What happened over the next week — and continued for the following year and a half — forms the body of Once Upon a Secret: My Affair With President John F. Kennedy and Its Aftermath. Alford, now 69 and a grandmother of seven, reveals that from the first week of her internship in the summer of 1962 through November 1963, she conducted an affair with President Kennedy, spending nights with him in his private bedroom, traveling to be with him at the height of the Cuban Missile Crisis, and seeing the president for the last time shortly before his fateful trip to Dallas. In this memoir, part confession, part hagiography, Alford divulges the intimate details of the time she spent with one of America’s most beloved presidents.
Alford remembers being overwhelmed by the glamour of the White House in her first week, being greeted by Press Secretary Pierre Salinger, and being put to work among the secretaries in the press office. “The men were in charge,” Alford writes. “The women assisted them.”
Now, did anyone spot a reference in there that will seem a bit out of place for many, if not most, readers who live outside the elite power corridors of the Northeast?

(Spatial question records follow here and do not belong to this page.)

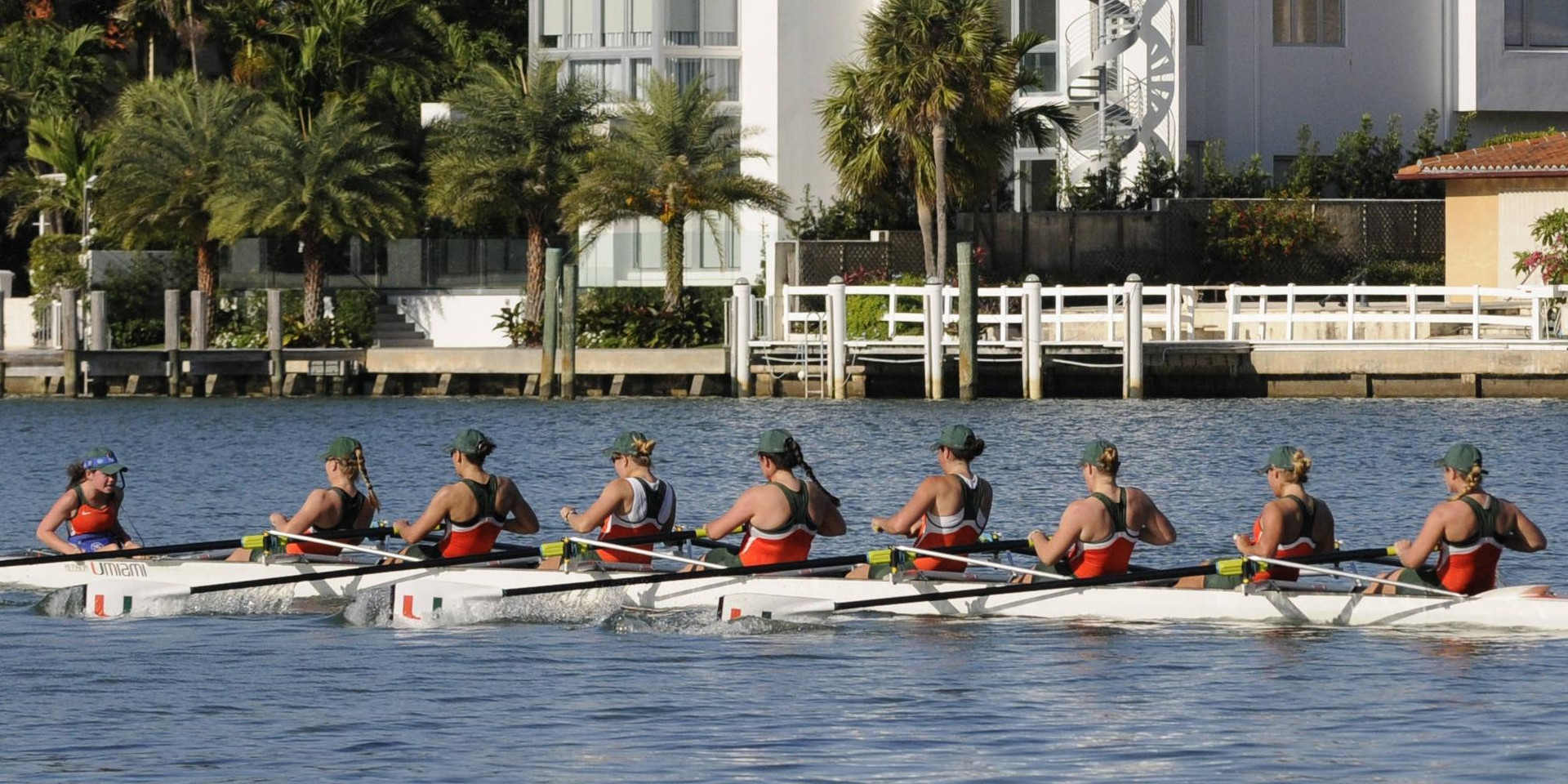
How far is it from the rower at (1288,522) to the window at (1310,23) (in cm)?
4025

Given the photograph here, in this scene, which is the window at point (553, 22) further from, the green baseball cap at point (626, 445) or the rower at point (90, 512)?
the green baseball cap at point (626, 445)

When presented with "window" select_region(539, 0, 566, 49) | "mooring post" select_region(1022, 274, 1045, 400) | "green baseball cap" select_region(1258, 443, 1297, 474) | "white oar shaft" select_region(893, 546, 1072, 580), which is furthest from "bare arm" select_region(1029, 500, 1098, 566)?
"window" select_region(539, 0, 566, 49)

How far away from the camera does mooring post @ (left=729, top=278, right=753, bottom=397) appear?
148ft

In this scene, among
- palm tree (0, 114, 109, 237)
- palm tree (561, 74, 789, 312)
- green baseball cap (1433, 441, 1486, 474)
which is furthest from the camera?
palm tree (0, 114, 109, 237)

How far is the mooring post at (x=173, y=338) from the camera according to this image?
158 ft

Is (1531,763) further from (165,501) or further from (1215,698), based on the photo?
(165,501)

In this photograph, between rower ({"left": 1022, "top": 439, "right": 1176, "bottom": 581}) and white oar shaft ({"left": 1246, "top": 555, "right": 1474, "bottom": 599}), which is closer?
white oar shaft ({"left": 1246, "top": 555, "right": 1474, "bottom": 599})

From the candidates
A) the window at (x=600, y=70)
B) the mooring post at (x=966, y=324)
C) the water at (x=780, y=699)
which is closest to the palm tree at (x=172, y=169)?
the window at (x=600, y=70)

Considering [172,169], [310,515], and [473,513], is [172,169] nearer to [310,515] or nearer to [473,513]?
[310,515]

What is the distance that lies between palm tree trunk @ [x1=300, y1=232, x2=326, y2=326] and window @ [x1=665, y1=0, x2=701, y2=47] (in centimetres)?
890

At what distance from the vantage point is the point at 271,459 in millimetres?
36281

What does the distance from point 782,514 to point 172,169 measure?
121 ft

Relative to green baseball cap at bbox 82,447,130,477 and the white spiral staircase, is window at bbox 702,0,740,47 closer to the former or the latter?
the white spiral staircase

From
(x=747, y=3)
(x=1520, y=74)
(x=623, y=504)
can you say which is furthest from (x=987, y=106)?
(x=623, y=504)
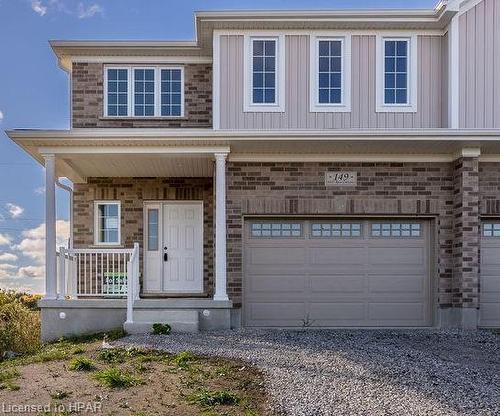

To be more specific, when you get into online search engine results, there is the very well known Wheaton College in Illinois — think alma mater of the Rev. Billy Graham — and then there is the Wheaton College that is located near Boston, Mass.
I think it is safe to say, from the context, that Alford is from the former seminary for women in Norton, Mass., and not from one of the most famous schools in Evangelical Protestantism.
In a story that pushes as many hot buttons as this one, I think the leaders of that famous school in the heartland would have appreciated the addition of some kind of clarifying reference — such as Wheaton College (Mass.) — in the report.